● AIM OF THE EXERCISE:
Reproduce all of the data below word for word.

● INPUT ROWS:
===

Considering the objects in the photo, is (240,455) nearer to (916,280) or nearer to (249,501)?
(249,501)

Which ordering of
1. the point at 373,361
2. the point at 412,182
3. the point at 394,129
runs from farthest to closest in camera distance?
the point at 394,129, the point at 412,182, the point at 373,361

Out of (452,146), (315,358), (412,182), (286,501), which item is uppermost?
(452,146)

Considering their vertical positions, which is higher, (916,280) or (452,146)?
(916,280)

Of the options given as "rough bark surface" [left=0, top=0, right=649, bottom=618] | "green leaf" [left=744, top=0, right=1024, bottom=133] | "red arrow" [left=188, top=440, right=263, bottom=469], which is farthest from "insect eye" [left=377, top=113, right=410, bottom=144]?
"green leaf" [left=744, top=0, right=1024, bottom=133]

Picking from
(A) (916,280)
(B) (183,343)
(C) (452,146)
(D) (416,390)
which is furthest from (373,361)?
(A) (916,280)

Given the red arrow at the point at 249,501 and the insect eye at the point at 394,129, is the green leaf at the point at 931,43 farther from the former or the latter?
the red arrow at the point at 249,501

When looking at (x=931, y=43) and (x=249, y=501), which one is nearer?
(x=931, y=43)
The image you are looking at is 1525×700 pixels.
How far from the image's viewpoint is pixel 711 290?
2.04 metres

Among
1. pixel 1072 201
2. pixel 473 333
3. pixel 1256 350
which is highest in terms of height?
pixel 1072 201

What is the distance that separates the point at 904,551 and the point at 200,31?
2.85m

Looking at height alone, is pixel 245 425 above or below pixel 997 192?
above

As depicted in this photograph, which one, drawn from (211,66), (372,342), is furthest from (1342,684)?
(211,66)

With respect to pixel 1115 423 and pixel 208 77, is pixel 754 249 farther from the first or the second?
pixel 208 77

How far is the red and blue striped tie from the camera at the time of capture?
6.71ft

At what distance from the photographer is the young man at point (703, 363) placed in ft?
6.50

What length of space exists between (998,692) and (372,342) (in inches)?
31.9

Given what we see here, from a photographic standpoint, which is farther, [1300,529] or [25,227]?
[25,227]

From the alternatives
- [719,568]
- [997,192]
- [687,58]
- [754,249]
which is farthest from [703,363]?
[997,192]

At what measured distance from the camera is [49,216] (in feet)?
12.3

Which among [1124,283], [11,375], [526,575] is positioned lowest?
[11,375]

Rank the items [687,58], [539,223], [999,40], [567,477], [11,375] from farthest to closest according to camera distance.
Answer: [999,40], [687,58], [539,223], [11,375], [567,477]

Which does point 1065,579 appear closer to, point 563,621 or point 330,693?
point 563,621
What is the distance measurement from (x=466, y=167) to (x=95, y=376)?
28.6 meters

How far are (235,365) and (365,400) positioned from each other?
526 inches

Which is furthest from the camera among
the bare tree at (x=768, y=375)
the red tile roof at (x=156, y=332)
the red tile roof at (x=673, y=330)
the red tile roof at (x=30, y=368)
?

===

● ANSWER TO THIS EXERCISE:
Considering the objects in the photo, is (240,455) nearer to (916,280) or nearer to (249,501)?
(249,501)

Which ordering of
1. the point at 373,361
2. the point at 412,182
3. the point at 394,129
runs from farthest to closest in camera distance?
the point at 394,129, the point at 412,182, the point at 373,361

Out of (452,146), (315,358), (412,182), (286,501), which item is uppermost?
(452,146)

Considering their vertical positions, which is higher, (916,280) or (452,146)?
(916,280)

Of the options given as "rough bark surface" [left=0, top=0, right=649, bottom=618] | "green leaf" [left=744, top=0, right=1024, bottom=133] | "red arrow" [left=188, top=440, right=263, bottom=469], which is farthest from "insect eye" [left=377, top=113, right=410, bottom=144]?
"green leaf" [left=744, top=0, right=1024, bottom=133]

Picking from
(A) (916,280)
(B) (183,343)
(C) (452,146)
(D) (416,390)
which is furthest from (373,361)?
(A) (916,280)

Given the red arrow at the point at 249,501 and the insect eye at the point at 394,129, is the green leaf at the point at 931,43 farther from the former or the latter?
the red arrow at the point at 249,501

When looking at (x=931, y=43) and (x=249, y=501), which one is nearer?
(x=931, y=43)
The image you are looking at is 1525×700 pixels.
How far from the image's viewpoint is pixel 711 290?
2.04 metres

Among
1. pixel 1072 201
2. pixel 473 333
3. pixel 1256 350
which is highest in terms of height?
pixel 1072 201

What is the distance that separates the point at 904,551 and the point at 200,31?
2.85m

Looking at height alone, is pixel 245 425 above or below pixel 997 192?
above

As depicted in this photograph, which one, drawn from (211,66), (372,342), is furthest from (1342,684)?
(211,66)

With respect to pixel 1115 423 and pixel 208 77, is pixel 754 249 farther from the first or the second?
pixel 208 77

How far is the red and blue striped tie from the camera at the time of capture?
6.71ft

At what distance from the photographer is the young man at point (703, 363) placed in ft?
6.50

What length of space exists between (998,692) and (372,342) (in inches)?
31.9

Given what we see here, from a photographic standpoint, which is farther, [1300,529] or [25,227]?
[25,227]

From the alternatives
- [719,568]
- [997,192]
- [687,58]
- [754,249]
which is farthest from [703,363]?
[997,192]

At what measured distance from the camera is [49,216] (in feet)?
12.3

Which among [1124,283], [11,375], [526,575] is positioned lowest?
[11,375]

Rank the items [687,58], [539,223], [999,40], [567,477], [11,375] from farthest to closest according to camera distance.
Answer: [999,40], [687,58], [539,223], [11,375], [567,477]

Which does point 1065,579 appear closer to, point 563,621 or point 330,693?
point 563,621
What is the distance measurement from (x=466, y=167) to (x=95, y=376)?
28.6 meters

How far are (235,365) and (365,400) positioned from each other?
526 inches

Which is furthest from the camera among
the bare tree at (x=768, y=375)
the red tile roof at (x=156, y=332)
the red tile roof at (x=673, y=330)
the red tile roof at (x=30, y=368)
?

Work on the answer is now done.